Bakınız Mehmet Akif bir hatıratında neler anlatıyor, “bir gün sabah namazı için mescide vardığımda sakallı bir amcanın ağladığını gördüm. Baktım her gün sabah namazlarında oturmuş sürekli ağlıyor. Yanına vardım. Sordum derdini. Bana dönerek ‘benim derdimin dermanı yoktur’ dedi. Bende kendisine hele anlat belki buluruz hal çaresini dedim. Anlatmaya başladı; ‘ben Abdulhamit’in ordusunda tabur komutanıydım. Babam vefat ettiğinde bize çok büyük miras bıraktı. Bende bu miras ile ilgilenmek için ordudan istifa etmek istedim üç defa istifa ettim fakat Abdulhamit Han kabul etmedi. Sonra saraydaki tanıdıklar vasıtasıyla saraya giderek padişahla bizzat görüşmek istedim. İstifa dilekçemi bana uzatarak kabul etmediğini söyledi, ülkenin ve ordunun durumundan bilgi verdi, fakat ben istifada ısrar ettim. Bunun üzerine gözlüklerinin üstünden bakarak bana sert bir ifadeyle al istifanı kabul ettim dedi. Dünyalar benim olmuştu. Daha sonra memleketime gittim. Rahat bir hayat sürerken 1. Dünya harbi patlak verdi. O sırada bir rüya gördüm. Bu rüyada peygamber efendimiz İslam ordularını denetliyor, tüm ordular efendimizin yanından selam durarak geçiş yapıyorlardı. Efendimizin arkasında Fatih Sultan Mehmet Han, arkasında Yavuz Sultan Selim, arkasında Kanuni ve sıra Abdulhamit Han’a gelince O’nun ordusunda bir tabur vardı ki çok dağınık düzensiz bir vaziyette ilerliyorlardı. Efendimiz Abdulhamit Han’ı yanına çağırdı ve bu askerin hali nedir diye sual etti. Padişah el pençe divan durduğu halde efendimize şu cevabı verdi; efendim bu ordunun kumandanı istifa etmek istedi ben ilk önce kabul etmedim, üç defa reddetsem de yine ısrar edince bende istifasını kabul ettim dedi. Bunun üzerine efendimiz şöyle söyledi; ‘öylemi, üç defa reddetmene rağmen yine istifa mı etti? Öyleyse biz de kendisini ümmetlikten istifa ettirdik.’ Buyurdu. Şimdi soruyorum. Benim derdimin çaresi var mı?’’
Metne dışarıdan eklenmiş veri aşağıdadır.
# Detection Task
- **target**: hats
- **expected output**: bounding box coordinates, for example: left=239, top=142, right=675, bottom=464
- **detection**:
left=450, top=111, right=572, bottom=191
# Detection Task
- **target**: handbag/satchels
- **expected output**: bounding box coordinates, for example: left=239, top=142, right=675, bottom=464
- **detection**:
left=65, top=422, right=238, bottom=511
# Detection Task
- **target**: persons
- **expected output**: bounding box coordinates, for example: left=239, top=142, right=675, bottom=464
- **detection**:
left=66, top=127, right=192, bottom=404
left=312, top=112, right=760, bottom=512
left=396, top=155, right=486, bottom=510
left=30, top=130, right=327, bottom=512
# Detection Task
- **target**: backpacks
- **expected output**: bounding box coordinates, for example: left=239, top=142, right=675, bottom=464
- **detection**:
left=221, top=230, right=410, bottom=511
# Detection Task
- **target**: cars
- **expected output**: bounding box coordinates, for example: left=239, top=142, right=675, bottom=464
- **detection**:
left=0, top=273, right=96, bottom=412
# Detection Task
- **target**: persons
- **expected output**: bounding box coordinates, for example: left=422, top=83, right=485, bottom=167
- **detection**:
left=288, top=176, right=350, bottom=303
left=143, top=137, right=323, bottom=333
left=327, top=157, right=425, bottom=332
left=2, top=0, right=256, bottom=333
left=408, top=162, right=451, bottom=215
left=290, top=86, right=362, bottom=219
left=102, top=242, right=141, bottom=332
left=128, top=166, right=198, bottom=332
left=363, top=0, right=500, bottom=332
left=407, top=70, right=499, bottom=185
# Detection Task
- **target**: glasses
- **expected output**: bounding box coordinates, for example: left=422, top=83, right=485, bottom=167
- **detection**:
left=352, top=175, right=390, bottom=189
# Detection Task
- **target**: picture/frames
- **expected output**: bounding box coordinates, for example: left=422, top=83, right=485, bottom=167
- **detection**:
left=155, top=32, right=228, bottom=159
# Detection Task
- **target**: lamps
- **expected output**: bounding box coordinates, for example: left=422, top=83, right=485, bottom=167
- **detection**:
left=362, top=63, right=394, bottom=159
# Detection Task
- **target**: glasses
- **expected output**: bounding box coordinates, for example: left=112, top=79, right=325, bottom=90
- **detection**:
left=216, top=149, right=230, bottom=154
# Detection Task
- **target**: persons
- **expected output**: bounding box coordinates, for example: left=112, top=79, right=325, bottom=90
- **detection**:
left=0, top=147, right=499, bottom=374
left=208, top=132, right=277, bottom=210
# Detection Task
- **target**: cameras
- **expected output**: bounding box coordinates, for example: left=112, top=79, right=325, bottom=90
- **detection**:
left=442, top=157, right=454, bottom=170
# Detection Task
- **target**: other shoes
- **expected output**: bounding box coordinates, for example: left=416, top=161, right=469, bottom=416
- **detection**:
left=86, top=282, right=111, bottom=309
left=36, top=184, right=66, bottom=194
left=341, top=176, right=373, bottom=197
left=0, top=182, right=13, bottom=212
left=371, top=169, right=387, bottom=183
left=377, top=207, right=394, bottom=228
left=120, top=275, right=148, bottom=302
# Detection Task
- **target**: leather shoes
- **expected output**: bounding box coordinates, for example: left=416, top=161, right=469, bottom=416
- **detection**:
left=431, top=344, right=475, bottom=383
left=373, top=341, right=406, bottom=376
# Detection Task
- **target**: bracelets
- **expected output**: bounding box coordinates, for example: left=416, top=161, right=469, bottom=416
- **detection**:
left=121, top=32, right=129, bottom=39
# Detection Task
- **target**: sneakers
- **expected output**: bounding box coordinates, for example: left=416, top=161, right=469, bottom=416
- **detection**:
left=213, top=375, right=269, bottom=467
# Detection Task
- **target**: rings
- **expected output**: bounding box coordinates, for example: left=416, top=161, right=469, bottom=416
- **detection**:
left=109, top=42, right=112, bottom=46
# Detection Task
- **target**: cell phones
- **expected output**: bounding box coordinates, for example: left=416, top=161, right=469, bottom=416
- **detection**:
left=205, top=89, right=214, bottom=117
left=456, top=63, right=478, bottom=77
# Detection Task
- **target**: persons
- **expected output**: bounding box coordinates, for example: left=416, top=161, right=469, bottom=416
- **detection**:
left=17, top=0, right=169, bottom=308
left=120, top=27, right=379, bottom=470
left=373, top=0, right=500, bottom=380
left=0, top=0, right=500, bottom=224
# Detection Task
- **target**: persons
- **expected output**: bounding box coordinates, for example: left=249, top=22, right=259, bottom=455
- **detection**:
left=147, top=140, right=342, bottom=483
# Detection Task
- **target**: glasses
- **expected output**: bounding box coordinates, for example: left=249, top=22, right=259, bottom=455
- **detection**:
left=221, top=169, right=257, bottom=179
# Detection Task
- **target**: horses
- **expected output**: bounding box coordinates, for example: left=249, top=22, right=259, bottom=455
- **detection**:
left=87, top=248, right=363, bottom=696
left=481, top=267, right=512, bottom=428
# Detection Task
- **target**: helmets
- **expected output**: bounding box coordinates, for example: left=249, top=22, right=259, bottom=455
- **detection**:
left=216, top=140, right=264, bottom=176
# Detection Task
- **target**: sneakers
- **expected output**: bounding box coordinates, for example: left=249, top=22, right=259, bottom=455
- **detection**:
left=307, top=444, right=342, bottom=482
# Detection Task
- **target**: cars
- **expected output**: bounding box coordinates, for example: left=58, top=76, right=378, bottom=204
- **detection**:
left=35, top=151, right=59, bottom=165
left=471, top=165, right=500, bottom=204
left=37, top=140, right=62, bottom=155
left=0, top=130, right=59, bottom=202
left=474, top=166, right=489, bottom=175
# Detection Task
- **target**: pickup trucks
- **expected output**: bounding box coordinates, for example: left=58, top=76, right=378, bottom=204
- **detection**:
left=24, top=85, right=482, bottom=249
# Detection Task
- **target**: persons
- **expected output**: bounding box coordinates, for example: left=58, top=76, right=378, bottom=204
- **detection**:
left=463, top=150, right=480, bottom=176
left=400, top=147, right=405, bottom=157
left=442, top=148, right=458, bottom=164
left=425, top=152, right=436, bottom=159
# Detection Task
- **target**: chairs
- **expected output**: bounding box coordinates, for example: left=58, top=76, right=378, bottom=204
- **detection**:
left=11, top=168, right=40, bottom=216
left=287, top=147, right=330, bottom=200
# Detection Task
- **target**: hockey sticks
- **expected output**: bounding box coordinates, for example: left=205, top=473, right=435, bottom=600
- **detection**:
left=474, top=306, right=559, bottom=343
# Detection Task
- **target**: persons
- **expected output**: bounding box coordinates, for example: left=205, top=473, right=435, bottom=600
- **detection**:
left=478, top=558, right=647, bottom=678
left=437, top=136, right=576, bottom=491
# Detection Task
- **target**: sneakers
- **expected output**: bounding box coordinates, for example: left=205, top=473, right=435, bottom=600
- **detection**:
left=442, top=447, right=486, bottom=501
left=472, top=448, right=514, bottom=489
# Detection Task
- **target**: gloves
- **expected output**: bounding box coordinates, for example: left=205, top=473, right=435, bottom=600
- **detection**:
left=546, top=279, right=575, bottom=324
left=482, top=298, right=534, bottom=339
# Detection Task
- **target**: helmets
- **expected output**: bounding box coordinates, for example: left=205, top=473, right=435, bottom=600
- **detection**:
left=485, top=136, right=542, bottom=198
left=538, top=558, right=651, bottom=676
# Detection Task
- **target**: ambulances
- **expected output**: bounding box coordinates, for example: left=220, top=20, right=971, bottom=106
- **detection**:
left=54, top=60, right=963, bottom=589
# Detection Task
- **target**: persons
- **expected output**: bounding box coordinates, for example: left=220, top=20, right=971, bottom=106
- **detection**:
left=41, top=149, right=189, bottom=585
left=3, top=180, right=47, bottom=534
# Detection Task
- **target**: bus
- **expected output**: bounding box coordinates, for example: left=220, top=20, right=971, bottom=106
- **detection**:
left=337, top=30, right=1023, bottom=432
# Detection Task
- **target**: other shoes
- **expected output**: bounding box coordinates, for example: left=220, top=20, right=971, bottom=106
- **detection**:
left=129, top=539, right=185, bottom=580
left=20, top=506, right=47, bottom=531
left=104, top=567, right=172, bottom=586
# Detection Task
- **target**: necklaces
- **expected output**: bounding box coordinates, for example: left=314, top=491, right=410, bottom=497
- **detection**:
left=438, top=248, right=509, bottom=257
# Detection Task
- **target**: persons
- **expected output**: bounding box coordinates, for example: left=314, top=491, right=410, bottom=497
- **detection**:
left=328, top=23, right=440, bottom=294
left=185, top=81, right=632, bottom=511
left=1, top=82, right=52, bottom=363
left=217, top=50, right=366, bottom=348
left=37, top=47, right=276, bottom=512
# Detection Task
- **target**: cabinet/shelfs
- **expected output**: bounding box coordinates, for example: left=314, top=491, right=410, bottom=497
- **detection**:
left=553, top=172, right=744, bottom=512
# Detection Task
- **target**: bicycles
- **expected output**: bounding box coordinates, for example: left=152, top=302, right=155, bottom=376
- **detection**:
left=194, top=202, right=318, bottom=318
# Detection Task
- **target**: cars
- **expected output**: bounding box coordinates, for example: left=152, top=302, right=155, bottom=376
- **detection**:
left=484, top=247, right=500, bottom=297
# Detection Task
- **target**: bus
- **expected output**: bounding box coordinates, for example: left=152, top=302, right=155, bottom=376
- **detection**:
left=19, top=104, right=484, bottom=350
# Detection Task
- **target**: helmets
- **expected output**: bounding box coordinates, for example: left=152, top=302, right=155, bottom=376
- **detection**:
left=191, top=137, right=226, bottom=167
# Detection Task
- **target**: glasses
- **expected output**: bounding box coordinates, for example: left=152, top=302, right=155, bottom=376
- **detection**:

Sevgili kardeşlerim milli görüş davası peygamberlerin davasıdır. Yeryüzüne hakkı hakim kılma davasıdır. Zulmü sona erdirip saadet dünyasını kurmanın davasıdır. Kim bu davadan çıkar ve istifa ederse yarın efendimiz elinin tersini göstererek bende kendisini ümmetlikten attım derse ne yapacağız.

Unutmayalım ki eğer biz vazifemizi hakkıyla yerine getirmezsek, mücadeleyi terk edersek ayeti kerimede ifade buyrulduğu gibi mücadeleyi terk eden topluluğu Allah helak eder yerine kendi yolunda mücadele eden bir topluluk getirir, Allah onlardan razı olur, onlar da Allah’tan razı olurlar” diyerek kısa bir duanın ardından konuşmasını sonlandırdı.      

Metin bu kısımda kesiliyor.